ML - data normalization

1, About Normalization

Data normalization: map all data to equal scale space (in the same scale).

Dimension: preprocess continuous variables and standardize data. For disordered classification variables, dummy variables need to be generated.

Why normalization

When using Euclidean distance evaluation, some data have a large range and some are small.
For example, the room area is 70, 100 and 120, and the number of rooms is 3, 4 and 5. The data units are different. It is unreasonable to make decisions only according to the value, so data standardization or normalization is required.

2, Normalization method

1. Maximum normalization

The most commonly used normalization method is min max scaling, or normalization. It is often called 0-1 normalization. Compress to the interval of 0 – 1, which can suppress the influence of outliers on the results.

$ x_{scale} = \frac{x - x_{min}}{x_{max} - x_{min}} $

Applicable to: the distribution has obvious boundary; Such as score (0 – 100), color (0 – 255);
Disadvantages: it is greatly affected by the outsider.
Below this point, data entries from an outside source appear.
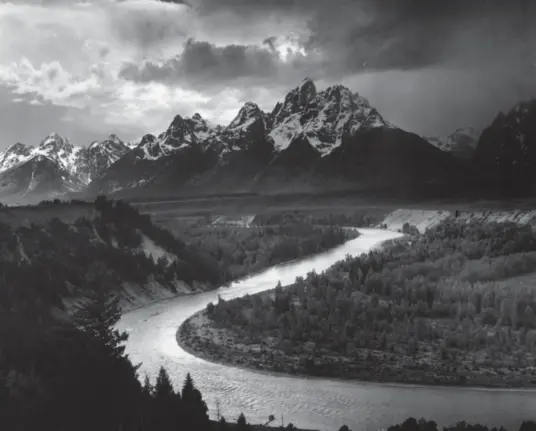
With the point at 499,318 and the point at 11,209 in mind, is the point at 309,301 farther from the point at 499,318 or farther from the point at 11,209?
the point at 11,209

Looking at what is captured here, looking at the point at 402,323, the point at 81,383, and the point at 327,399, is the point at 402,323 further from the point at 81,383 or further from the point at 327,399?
the point at 81,383

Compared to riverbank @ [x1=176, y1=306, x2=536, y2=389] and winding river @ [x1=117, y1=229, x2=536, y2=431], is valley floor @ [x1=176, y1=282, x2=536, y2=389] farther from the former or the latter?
winding river @ [x1=117, y1=229, x2=536, y2=431]

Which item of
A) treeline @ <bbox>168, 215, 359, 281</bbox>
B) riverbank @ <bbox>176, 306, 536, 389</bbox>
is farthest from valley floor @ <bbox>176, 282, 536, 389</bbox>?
treeline @ <bbox>168, 215, 359, 281</bbox>

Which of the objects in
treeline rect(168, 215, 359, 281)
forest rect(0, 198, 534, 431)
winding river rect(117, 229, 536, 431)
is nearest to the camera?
forest rect(0, 198, 534, 431)

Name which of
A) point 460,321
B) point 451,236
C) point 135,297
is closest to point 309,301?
point 460,321

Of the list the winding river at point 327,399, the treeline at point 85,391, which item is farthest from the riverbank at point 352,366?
the treeline at point 85,391

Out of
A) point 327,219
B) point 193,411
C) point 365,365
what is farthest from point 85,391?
point 327,219

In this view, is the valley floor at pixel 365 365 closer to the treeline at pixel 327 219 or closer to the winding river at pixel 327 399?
the winding river at pixel 327 399
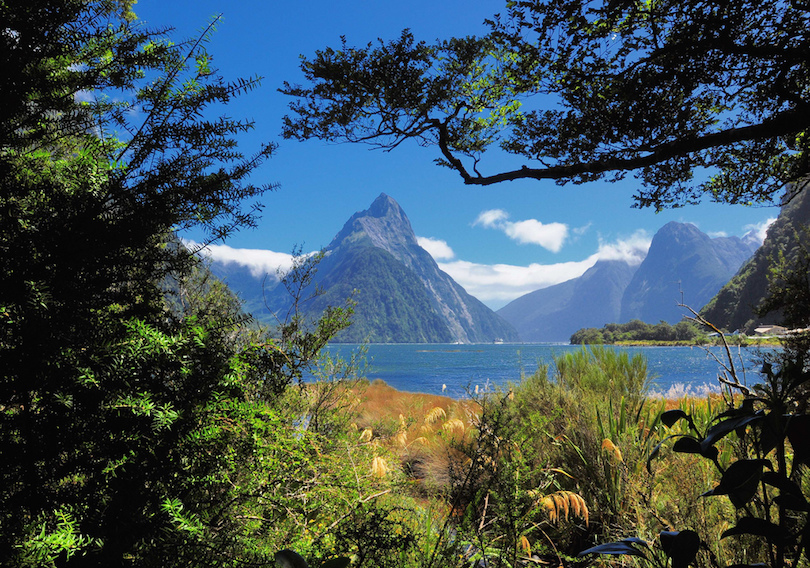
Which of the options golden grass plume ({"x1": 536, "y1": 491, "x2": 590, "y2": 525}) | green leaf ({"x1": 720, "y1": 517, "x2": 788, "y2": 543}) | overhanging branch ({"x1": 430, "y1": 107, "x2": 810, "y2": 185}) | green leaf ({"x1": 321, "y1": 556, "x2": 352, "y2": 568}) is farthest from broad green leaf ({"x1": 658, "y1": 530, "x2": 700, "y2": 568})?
overhanging branch ({"x1": 430, "y1": 107, "x2": 810, "y2": 185})

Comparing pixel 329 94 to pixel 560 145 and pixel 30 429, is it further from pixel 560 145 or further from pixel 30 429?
pixel 30 429

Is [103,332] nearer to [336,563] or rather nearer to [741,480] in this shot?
[336,563]

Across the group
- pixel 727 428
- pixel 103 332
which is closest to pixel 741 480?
pixel 727 428

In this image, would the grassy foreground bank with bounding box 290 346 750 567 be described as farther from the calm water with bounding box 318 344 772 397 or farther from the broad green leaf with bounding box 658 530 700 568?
the calm water with bounding box 318 344 772 397

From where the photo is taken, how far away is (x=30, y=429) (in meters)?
1.07

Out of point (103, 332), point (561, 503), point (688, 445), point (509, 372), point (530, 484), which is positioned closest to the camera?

For example, income is widely distributed.

2. Normalization of mean variance

Mean variance normalization, also known as standardization, is called standardization or Z-score normalization in English.
Methods: all data were normalized to a distribution with a mean of 0 and a variance of 1.

Calculation formula: x s c a l e = x − x m e a n s x_{scale} = \frac{x - x_{mean}}{s} xscale=sx−xmean

It can also be recorded as: z = x − μ σ z=\frac{x-\mu}{\sigma} z=σx−μ

The mean is μ = 0 \mu=0 μ= 0, standard deviation σ = 1 \sigma=1 σ=1；

The data form is symmetrical with the origin, and the value range of features is the same.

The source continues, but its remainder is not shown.